— start of Text excerpt —

Energy Diagrams and Equilibrium

In short

An energy diagram plots potential energy U(x) against position x. The total mechanical energy E appears as a horizontal line. Where E > U(x), the particle moves; where E = U(x), it turns around (turning points); where E < U(x), it cannot go. The force at any point is F = -dU/dx — always pointing downhill on the curve. A minimum of U(x) is stable equilibrium; a maximum is unstable; a flat region is neutral.

Place a marble in a steel katori — the small bowl you eat dal-rice from every night. Push it to one side and release it. The marble rolls down, climbs up the opposite wall, slows, stops for an instant, and rolls back. It oscillates back and forth, trapped inside the bowl, never escaping over the rim.

Now flip the katori upside down and try to balance the marble on its curved top. It sits there — for a moment. The slightest breath of air sends it rolling off the edge. Same bowl, same marble, completely different behaviour. One position traps the marble; the other rejects it.

The difference between these two situations — one where a small push brings you back, one where a small push sends you away forever — is the entire subject of this article. You will learn to read it all from a single curve: the potential energy diagram.

The energy landscape

You already know from conservation of mechanical energy that when a particle moves under a conservative force, the total energy stays constant:

E = K + U(x) = \tfrac{1}{2}mv^2 + U(x) = \text{constant}

Rearrange this to isolate the kinetic energy:

K = E - U(x)

Why: since E is fixed for a given situation, this equation tells you the kinetic energy at every position. If you know the potential energy function U(x) and the total energy E, you know everything about how fast the particle moves at every point — without solving F = ma directly.

Here is the insight that changes how you think about mechanics: plot U(x) against x, and draw the total energy E as a horizontal line. The vertical gap between E and the U(x) curve at any position equals the kinetic energy there. Where the gap is large, the particle moves fast. Where the gap shrinks to zero, the particle stops momentarily. Where U(x) rises above E, the particle cannot exist at all — because kinetic energy would have to be negative, which is physically impossible.

A potential energy curve $U(x) = \frac{x^4}{4} - 2x^2$ (solid line). The dashed line shows one possible total energy $E = -2$ J. The valleys at $x = \pm 2$ are stable equilibrium points; the hilltop at $x = 0$ is unstable. A particle with this energy is trapped in one valley, oscillating between the two turning points where the dashed line intersects the curve.

Think of this curve as a physical landscape — a chain of hills and valleys viewed from the side. The particle is a ball rolling on this terrain. It speeds up going downhill (kinetic energy increases as potential energy decreases) and slows down going uphill (the reverse). The ball can never rise above the elevation set by its total energy, because that would require negative kinetic energy.

— end of Text excerpt —
— start of Given information —

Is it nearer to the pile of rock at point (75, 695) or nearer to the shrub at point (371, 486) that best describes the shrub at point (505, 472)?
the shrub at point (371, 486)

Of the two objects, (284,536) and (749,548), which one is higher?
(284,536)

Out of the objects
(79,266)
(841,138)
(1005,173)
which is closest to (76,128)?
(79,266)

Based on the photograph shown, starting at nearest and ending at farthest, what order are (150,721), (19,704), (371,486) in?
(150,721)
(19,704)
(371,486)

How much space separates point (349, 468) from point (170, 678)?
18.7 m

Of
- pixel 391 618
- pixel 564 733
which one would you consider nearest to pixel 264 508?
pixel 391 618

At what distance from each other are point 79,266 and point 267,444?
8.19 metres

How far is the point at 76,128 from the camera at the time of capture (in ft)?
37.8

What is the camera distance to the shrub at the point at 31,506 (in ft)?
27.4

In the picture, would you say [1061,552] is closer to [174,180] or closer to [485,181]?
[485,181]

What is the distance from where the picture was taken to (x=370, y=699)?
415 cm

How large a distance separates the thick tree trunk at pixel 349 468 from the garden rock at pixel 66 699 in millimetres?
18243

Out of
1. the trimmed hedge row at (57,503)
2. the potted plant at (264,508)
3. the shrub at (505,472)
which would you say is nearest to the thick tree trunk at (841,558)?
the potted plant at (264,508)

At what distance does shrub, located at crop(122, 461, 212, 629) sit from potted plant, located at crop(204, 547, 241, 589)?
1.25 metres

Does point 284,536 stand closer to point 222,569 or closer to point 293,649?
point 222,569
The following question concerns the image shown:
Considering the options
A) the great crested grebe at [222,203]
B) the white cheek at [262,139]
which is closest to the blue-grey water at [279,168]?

— end of Given information —
— start of Given information —

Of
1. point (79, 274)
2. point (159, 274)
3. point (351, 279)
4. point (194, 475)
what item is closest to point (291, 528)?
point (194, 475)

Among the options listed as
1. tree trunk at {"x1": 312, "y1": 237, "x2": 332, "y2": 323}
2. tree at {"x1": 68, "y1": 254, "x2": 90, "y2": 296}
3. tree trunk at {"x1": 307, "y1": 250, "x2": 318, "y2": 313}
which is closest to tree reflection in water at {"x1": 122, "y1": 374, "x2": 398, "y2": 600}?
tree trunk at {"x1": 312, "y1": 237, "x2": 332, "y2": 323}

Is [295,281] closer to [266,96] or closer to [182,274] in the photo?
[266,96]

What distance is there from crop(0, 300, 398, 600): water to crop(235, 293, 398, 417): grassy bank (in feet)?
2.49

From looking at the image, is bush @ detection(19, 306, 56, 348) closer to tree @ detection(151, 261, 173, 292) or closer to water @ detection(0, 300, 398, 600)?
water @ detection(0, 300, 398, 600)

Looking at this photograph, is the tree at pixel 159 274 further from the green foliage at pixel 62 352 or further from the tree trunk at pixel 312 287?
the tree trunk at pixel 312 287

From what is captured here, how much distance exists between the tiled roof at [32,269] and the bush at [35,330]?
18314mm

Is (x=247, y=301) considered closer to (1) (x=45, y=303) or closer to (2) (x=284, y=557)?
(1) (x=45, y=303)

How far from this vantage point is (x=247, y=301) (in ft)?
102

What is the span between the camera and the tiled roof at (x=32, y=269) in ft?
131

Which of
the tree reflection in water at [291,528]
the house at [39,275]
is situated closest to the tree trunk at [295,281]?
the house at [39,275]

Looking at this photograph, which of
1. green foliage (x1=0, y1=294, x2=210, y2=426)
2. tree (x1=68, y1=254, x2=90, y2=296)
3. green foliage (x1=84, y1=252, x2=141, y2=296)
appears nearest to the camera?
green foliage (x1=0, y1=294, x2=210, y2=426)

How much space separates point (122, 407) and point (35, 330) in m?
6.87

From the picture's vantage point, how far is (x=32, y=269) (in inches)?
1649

— end of Given information —
— start of Given information —

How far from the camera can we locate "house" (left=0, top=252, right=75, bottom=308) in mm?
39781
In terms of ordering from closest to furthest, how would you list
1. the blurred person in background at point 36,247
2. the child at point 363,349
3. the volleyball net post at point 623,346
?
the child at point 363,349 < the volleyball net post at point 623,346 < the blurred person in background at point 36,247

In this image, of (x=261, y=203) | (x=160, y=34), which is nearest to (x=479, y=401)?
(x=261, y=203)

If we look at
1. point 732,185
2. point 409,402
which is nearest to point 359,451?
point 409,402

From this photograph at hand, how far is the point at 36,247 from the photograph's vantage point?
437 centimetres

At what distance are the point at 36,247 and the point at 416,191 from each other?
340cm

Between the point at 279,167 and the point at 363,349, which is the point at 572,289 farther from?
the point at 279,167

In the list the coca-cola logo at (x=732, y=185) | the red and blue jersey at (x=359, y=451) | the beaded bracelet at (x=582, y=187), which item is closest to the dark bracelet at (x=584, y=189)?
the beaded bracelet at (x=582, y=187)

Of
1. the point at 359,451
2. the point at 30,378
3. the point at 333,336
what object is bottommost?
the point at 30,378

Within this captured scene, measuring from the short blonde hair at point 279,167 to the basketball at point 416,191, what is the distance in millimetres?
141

— end of Given information —

Instructions:
a – According to the article on energy diagrams, what does the vertical gap between the total energy line E and the U(x) curve equal at any position?
b – Please rewrite the passage of the article on energy diagrams starting with "Rearrange this to" and going on through "F = ma directly.", replacing "kinetic energy" with "energy of motion".
The listing comes from a separate source and has nothing to do with the article on energy diagrams.

Answers per task:
a – The kinetic energy at that position.

b –
Rearrange this to isolate the energy of motion:

K = E - U(x)

Why: since E is fixed for a given situation, this equation tells you the energy of motion at every position. If you know the potential energy function U(x) and the total energy E, you know everything about how fast the particle moves at every point — without solving F = ma directly.